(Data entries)
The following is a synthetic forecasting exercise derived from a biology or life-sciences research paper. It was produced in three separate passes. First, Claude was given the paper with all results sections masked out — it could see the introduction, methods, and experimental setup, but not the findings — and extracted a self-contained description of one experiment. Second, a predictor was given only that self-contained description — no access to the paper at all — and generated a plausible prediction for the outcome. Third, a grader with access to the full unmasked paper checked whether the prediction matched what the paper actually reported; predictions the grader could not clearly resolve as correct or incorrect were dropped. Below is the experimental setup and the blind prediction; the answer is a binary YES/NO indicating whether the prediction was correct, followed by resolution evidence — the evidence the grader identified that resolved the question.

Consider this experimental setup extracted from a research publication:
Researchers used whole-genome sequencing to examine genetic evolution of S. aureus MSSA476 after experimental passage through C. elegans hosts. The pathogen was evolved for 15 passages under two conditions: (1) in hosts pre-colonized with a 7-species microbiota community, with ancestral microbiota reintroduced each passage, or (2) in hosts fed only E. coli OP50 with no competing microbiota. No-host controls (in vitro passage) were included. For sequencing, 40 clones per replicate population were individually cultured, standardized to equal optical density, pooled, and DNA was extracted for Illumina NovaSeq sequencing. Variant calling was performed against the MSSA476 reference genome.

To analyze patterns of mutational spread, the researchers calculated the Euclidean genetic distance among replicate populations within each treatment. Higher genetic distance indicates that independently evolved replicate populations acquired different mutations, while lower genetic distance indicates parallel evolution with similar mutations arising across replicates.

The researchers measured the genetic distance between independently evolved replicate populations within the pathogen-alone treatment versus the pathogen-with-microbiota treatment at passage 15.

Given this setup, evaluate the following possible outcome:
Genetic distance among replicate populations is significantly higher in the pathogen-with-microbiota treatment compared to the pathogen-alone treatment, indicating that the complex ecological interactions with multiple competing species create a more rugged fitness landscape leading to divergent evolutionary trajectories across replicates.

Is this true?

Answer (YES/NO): NO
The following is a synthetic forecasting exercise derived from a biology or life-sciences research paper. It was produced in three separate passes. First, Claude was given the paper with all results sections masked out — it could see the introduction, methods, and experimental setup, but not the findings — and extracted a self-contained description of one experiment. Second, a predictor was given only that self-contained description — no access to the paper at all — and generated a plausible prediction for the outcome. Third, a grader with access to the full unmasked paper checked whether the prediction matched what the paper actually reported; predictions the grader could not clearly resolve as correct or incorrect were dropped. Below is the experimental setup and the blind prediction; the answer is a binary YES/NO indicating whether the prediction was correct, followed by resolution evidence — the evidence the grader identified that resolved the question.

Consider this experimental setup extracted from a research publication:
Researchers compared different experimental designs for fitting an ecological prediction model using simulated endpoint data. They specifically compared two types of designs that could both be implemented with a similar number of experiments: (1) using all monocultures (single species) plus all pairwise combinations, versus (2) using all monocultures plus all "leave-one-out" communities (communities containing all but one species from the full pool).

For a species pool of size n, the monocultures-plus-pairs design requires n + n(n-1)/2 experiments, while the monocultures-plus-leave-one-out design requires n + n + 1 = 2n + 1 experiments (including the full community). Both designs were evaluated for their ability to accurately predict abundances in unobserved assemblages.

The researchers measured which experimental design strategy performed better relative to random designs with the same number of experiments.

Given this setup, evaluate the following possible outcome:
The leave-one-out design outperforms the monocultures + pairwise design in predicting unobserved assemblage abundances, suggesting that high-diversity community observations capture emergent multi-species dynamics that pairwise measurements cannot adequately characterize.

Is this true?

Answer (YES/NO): YES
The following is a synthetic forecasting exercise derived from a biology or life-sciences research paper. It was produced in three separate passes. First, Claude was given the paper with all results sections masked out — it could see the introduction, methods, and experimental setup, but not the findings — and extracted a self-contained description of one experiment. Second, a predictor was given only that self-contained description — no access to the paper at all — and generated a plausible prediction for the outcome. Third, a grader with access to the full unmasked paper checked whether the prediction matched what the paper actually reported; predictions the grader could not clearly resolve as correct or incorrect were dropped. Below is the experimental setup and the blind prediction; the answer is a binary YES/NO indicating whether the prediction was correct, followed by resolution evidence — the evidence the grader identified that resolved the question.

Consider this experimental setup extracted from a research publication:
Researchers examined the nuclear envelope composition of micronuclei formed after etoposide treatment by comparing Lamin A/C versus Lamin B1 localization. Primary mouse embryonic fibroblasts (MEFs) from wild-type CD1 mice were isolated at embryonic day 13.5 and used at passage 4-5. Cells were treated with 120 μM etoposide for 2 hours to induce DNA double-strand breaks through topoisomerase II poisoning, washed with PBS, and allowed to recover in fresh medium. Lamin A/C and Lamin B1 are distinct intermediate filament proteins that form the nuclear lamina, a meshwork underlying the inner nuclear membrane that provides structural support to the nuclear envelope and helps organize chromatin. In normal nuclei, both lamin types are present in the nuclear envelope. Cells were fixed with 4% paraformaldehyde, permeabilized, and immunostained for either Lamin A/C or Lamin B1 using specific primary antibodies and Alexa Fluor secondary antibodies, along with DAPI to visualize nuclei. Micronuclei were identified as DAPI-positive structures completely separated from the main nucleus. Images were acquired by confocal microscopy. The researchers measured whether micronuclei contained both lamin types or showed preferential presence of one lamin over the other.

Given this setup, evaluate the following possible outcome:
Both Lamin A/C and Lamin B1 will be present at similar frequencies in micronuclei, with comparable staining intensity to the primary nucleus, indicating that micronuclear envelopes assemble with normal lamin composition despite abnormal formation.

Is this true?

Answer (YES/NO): NO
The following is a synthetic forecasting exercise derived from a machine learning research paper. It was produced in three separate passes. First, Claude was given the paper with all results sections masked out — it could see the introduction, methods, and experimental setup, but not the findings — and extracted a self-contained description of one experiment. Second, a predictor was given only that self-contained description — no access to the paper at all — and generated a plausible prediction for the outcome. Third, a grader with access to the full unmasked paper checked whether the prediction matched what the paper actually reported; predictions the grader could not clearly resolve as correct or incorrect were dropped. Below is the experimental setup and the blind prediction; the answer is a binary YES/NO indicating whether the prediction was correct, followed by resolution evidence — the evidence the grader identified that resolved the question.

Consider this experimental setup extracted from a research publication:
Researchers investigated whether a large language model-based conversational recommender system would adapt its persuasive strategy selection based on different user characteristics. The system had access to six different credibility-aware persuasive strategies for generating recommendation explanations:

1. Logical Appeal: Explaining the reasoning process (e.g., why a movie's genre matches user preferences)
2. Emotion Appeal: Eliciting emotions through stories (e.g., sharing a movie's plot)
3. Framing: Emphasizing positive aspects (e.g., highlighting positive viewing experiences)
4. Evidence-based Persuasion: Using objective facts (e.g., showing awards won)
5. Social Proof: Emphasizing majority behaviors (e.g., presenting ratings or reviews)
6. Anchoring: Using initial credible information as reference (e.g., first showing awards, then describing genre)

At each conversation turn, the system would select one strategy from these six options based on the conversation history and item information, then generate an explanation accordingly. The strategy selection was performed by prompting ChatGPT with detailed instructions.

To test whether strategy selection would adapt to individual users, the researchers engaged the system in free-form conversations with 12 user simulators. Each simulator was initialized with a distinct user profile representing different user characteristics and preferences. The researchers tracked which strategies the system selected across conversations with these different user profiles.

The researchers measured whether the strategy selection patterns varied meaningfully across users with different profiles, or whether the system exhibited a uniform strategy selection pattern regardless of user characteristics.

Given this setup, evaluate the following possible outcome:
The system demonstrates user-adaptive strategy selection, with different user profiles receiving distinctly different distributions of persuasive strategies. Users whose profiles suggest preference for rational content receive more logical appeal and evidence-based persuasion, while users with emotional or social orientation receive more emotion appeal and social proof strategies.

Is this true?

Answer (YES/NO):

> [WORK INSTRUCTION]
Give every line above again, word for word.

> [OUTPUT FOR THIS TASK]
The following is a synthetic forecasting exercise derived from a biology or life-sciences research paper. It was produced in three separate passes. First, Claude was given the paper with all results sections masked out — it could see the introduction, methods, and experimental setup, but not the findings — and extracted a self-contained description of one experiment. Second, a predictor was given only that self-contained description — no access to the paper at all — and generated a plausible prediction for the outcome. Third, a grader with access to the full unmasked paper checked whether the prediction matched what the paper actually reported; predictions the grader could not clearly resolve as correct or incorrect were dropped. Below is the experimental setup and the blind prediction; the answer is a binary YES/NO indicating whether the prediction was correct, followed by resolution evidence — the evidence the grader identified that resolved the question.

Consider this experimental setup extracted from a research publication:
Researchers used whole-genome sequencing to examine genetic evolution of S. aureus MSSA476 after experimental passage through C. elegans hosts. The pathogen was evolved for 15 passages under two conditions: (1) in hosts pre-colonized with a 7-species microbiota community, with ancestral microbiota reintroduced each passage, or (2) in hosts fed only E. coli OP50 with no competing microbiota. No-host controls (in vitro passage) were included. For sequencing, 40 clones per replicate population were individually cultured, standardized to equal optical density, pooled, and DNA was extracted for Illumina NovaSeq sequencing. Variant calling was performed against the MSSA476 reference genome.

To analyze patterns of mutational spread, the researchers calculated the Euclidean genetic distance among replicate populations within each treatment. Higher genetic distance indicates that independently evolved replicate populations acquired different mutations, while lower genetic distance indicates parallel evolution with similar mutations arising across replicates.

The researchers measured the genetic distance between independently evolved replicate populations within the pathogen-alone treatment versus the pathogen-with-microbiota treatment at passage 15.

Given this setup, evaluate the following possible outcome:
Genetic distance among replicate populations is significantly higher in the pathogen-with-microbiota treatment compared to the pathogen-alone treatment, indicating that the complex ecological interactions with multiple competing species create a more rugged fitness landscape leading to divergent evolutionary trajectories across replicates.

Is this true?

Answer (YES/NO): NO
The following is a synthetic forecasting exercise derived from a biology or life-sciences research paper. It was produced in three separate passes. First, Claude was given the paper with all results sections masked out — it could see the introduction, methods, and experimental setup, but not the findings — and extracted a self-contained description of one experiment. Second, a predictor was given only that self-contained description — no access to the paper at all — and generated a plausible prediction for the outcome. Third, a grader with access to the full unmasked paper checked whether the prediction matched what the paper actually reported; predictions the grader could not clearly resolve as correct or incorrect were dropped. Below is the experimental setup and the blind prediction; the answer is a binary YES/NO indicating whether the prediction was correct, followed by resolution evidence — the evidence the grader identified that resolved the question.

Consider this experimental setup extracted from a research publication:
Researchers compared different experimental designs for fitting an ecological prediction model using simulated endpoint data. They specifically compared two types of designs that could both be implemented with a similar number of experiments: (1) using all monocultures (single species) plus all pairwise combinations, versus (2) using all monocultures plus all "leave-one-out" communities (communities containing all but one species from the full pool).

For a species pool of size n, the monocultures-plus-pairs design requires n + n(n-1)/2 experiments, while the monocultures-plus-leave-one-out design requires n + n + 1 = 2n + 1 experiments (including the full community). Both designs were evaluated for their ability to accurately predict abundances in unobserved assemblages.

The researchers measured which experimental design strategy performed better relative to random designs with the same number of experiments.

Given this setup, evaluate the following possible outcome:
The leave-one-out design outperforms the monocultures + pairwise design in predicting unobserved assemblage abundances, suggesting that high-diversity community observations capture emergent multi-species dynamics that pairwise measurements cannot adequately characterize.

Is this true?

Answer (YES/NO): YES
The following is a synthetic forecasting exercise derived from a biology or life-sciences research paper. It was produced in three separate passes. First, Claude was given the paper with all results sections masked out — it could see the introduction, methods, and experimental setup, but not the findings — and extracted a self-contained description of one experiment. Second, a predictor was given only that self-contained description — no access to the paper at all — and generated a plausible prediction for the outcome. Third, a grader with access to the full unmasked paper checked whether the prediction matched what the paper actually reported; predictions the grader could not clearly resolve as correct or incorrect were dropped. Below is the experimental setup and the blind prediction; the answer is a binary YES/NO indicating whether the prediction was correct, followed by resolution evidence — the evidence the grader identified that resolved the question.

Consider this experimental setup extracted from a research publication:
Researchers examined the nuclear envelope composition of micronuclei formed after etoposide treatment by comparing Lamin A/C versus Lamin B1 localization. Primary mouse embryonic fibroblasts (MEFs) from wild-type CD1 mice were isolated at embryonic day 13.5 and used at passage 4-5. Cells were treated with 120 μM etoposide for 2 hours to induce DNA double-strand breaks through topoisomerase II poisoning, washed with PBS, and allowed to recover in fresh medium. Lamin A/C and Lamin B1 are distinct intermediate filament proteins that form the nuclear lamina, a meshwork underlying the inner nuclear membrane that provides structural support to the nuclear envelope and helps organize chromatin. In normal nuclei, both lamin types are present in the nuclear envelope. Cells were fixed with 4% paraformaldehyde, permeabilized, and immunostained for either Lamin A/C or Lamin B1 using specific primary antibodies and Alexa Fluor secondary antibodies, along with DAPI to visualize nuclei. Micronuclei were identified as DAPI-positive structures completely separated from the main nucleus. Images were acquired by confocal microscopy. The researchers measured whether micronuclei contained both lamin types or showed preferential presence of one lamin over the other.

Given this setup, evaluate the following possible outcome:
Both Lamin A/C and Lamin B1 will be present at similar frequencies in micronuclei, with comparable staining intensity to the primary nucleus, indicating that micronuclear envelopes assemble with normal lamin composition despite abnormal formation.

Is this true?

Answer (YES/NO): NO
The following is a synthetic forecasting exercise derived from a machine learning research paper. It was produced in three separate passes. First, Claude was given the paper with all results sections masked out — it could see the introduction, methods, and experimental setup, but not the findings — and extracted a self-contained description of one experiment. Second, a predictor was given only that self-contained description — no access to the paper at all — and generated a plausible prediction for the outcome. Third, a grader with access to the full unmasked paper checked whether the prediction matched what the paper actually reported; predictions the grader could not clearly resolve as correct or incorrect were dropped. Below is the experimental setup and the blind prediction; the answer is a binary YES/NO indicating whether the prediction was correct, followed by resolution evidence — the evidence the grader identified that resolved the question.

Consider this experimental setup extracted from a research publication:
Researchers investigated whether a large language model-based conversational recommender system would adapt its persuasive strategy selection based on different user characteristics. The system had access to six different credibility-aware persuasive strategies for generating recommendation explanations:

1. Logical Appeal: Explaining the reasoning process (e.g., why a movie's genre matches user preferences)
2. Emotion Appeal: Eliciting emotions through stories (e.g., sharing a movie's plot)
3. Framing: Emphasizing positive aspects (e.g., highlighting positive viewing experiences)
4. Evidence-based Persuasion: Using objective facts (e.g., showing awards won)
5. Social Proof: Emphasizing majority behaviors (e.g., presenting ratings or reviews)
6. Anchoring: Using initial credible information as reference (e.g., first showing awards, then describing genre)

At each conversation turn, the system would select one strategy from these six options based on the conversation history and item information, then generate an explanation accordingly. The strategy selection was performed by prompting ChatGPT with detailed instructions.

To test whether strategy selection would adapt to individual users, the researchers engaged the system in free-form conversations with 12 user simulators. Each simulator was initialized with a distinct user profile representing different user characteristics and preferences. The researchers tracked which strategies the system selected across conversations with these different user profiles.

The researchers measured whether the strategy selection patterns varied meaningfully across users with different profiles, or whether the system exhibited a uniform strategy selection pattern regardless of user characteristics.

Given this setup, evaluate the following possible outcome:
The system demonstrates user-adaptive strategy selection, with different user profiles receiving distinctly different distributions of persuasive strategies. Users whose profiles suggest preference for rational content receive more logical appeal and evidence-based persuasion, while users with emotional or social orientation receive more emotion appeal and social proof strategies.

Is this true?

Answer (YES/NO):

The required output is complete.